I probably looked at him incredulously, and say in return, “There are kids right there, and those are coyotes!”
This man has a glint in his eye, as well as an amused look on his face, and answers, “no…plastic…decoy.”
It took a second to register.
“SHUT UP!” I say with a grunting laugh, and a lopsided smile on my face. “They’re just plastic decoys?!”
“Yes, they’re placed there so the birds don’t land and eat all the seed that they plant there.”
I turn to squint about the 150 yards to my not-so-scary-anymore morning nemesis, and finally realize that they’re both poised in the same way at the edge of the field.
“Well,” I reply, turning back to my new friend, “I’m so glad you told me that because I’ve been running past this school every morning just to get by those two, and THEY’RE NOT EVEN REAL!”
I wave and jog off to both the sound of his roaring laughter, and my exasperated release of breath under my grin.
The thing about having a relationship with the Creator God of all existence, is that He speaks with you. When He becomes important to you, and you have ears to hear Him speak He will. Most of the time it’s through His Word, the Bible. But sometimes He speaks in other ways, and this morning was no exception. I live for moments like these- where I’m a different person, a better woman for it. To hear God tell you something, is a great privilege, and I believe He wants that personal relationship with everyone. Yeah, even you. But now I’ve veered off on a tangent.
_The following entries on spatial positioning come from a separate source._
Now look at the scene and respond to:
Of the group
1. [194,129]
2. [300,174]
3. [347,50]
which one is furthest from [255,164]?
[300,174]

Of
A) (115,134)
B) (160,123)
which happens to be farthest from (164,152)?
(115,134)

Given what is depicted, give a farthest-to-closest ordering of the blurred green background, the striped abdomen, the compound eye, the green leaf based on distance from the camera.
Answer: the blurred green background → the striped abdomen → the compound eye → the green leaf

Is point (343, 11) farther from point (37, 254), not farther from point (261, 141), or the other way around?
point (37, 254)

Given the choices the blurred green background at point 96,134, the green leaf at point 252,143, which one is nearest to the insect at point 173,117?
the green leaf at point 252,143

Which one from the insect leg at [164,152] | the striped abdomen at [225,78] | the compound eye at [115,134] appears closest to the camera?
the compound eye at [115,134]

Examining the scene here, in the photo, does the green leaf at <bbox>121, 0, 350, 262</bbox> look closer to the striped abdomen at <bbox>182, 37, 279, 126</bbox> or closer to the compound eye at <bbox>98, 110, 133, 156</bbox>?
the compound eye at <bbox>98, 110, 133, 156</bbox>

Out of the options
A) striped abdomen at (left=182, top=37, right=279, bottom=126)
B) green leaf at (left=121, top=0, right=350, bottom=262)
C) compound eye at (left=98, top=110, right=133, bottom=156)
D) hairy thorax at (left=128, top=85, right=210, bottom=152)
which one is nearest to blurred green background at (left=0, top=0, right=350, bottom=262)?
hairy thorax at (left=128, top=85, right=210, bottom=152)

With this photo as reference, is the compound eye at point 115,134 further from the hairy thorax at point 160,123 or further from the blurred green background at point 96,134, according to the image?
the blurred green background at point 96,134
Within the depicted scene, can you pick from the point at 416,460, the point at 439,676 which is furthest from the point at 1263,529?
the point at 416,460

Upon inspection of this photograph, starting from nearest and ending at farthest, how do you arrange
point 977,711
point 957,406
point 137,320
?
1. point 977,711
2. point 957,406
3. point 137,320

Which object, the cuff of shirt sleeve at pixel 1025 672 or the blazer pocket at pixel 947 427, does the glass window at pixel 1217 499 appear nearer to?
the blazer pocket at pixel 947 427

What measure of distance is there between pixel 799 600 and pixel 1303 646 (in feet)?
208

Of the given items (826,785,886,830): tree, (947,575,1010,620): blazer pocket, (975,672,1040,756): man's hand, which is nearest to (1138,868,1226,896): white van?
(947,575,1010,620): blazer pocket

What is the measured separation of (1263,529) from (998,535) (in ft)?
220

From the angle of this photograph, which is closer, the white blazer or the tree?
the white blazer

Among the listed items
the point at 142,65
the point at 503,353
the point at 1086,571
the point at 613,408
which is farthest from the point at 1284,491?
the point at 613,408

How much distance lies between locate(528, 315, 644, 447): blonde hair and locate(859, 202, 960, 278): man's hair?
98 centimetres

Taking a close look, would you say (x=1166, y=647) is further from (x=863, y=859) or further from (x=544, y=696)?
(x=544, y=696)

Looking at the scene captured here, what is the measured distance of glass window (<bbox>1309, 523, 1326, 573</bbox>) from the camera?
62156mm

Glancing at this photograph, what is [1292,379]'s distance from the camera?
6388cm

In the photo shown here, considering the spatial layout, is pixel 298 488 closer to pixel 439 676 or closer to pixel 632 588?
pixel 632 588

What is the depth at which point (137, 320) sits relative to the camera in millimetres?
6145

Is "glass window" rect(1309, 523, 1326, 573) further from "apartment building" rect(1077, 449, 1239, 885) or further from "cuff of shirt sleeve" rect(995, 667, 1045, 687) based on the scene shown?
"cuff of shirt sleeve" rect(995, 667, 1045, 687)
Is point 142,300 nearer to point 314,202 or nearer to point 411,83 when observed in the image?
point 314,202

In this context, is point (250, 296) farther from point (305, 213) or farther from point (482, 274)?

God likened those two coyotes to life’s worries and fears. They’re not always there, but at certain times, and in certain seasons they’re there; poised, and ready to swallow you whole. God is asking for faith. In Him, in His Word, which is eternal…and by holding on to my fears it’s like being afraid of plastic, hollow decoys. Placed there by an enemy who has studied you, and has seen what has worked before, these decoys have fake teeth, and no dangerous claws except the very fear of what MIGHT occur.
This, my friends, is where faith steps in. Faith trusts in a God so big, and so real, and so full of love for us, we’d take any amount ridicule and laughter just to hear him speak to us again.
Ask the One Who Holds It All, the great I Am, to take your fears, numerous though they may be, and show you where the paint is chipping, and the seams in the plastic show through. Then, and only then, can we love the world in such a way that the Church can reflect the true and Living God.